* Information given *
• • • • •

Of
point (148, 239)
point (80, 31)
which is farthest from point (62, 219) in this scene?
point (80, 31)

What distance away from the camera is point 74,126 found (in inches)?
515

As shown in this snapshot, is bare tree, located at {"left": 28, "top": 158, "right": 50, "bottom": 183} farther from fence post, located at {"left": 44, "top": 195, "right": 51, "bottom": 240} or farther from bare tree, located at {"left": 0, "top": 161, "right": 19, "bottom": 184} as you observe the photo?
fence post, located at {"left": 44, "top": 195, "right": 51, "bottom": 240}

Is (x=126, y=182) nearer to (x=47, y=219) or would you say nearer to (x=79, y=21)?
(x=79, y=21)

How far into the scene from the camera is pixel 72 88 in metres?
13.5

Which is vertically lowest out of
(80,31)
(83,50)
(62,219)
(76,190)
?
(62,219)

• • • • •

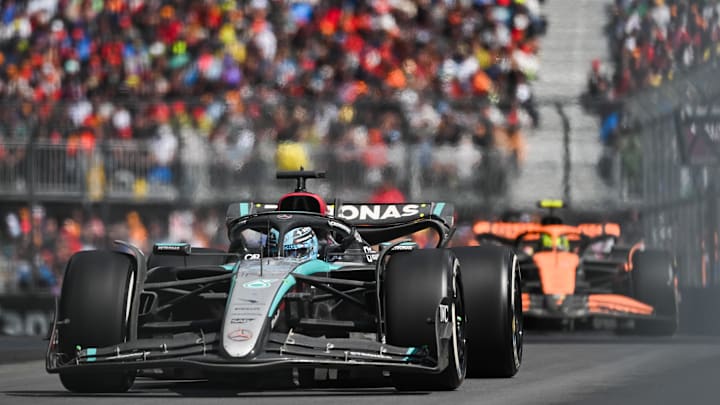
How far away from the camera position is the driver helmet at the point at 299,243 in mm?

• • • • •

* Do this *
Give only the number of lines in the data above that contain the string "bottom", treating uppercase and lowercase as different.

* Solution *
2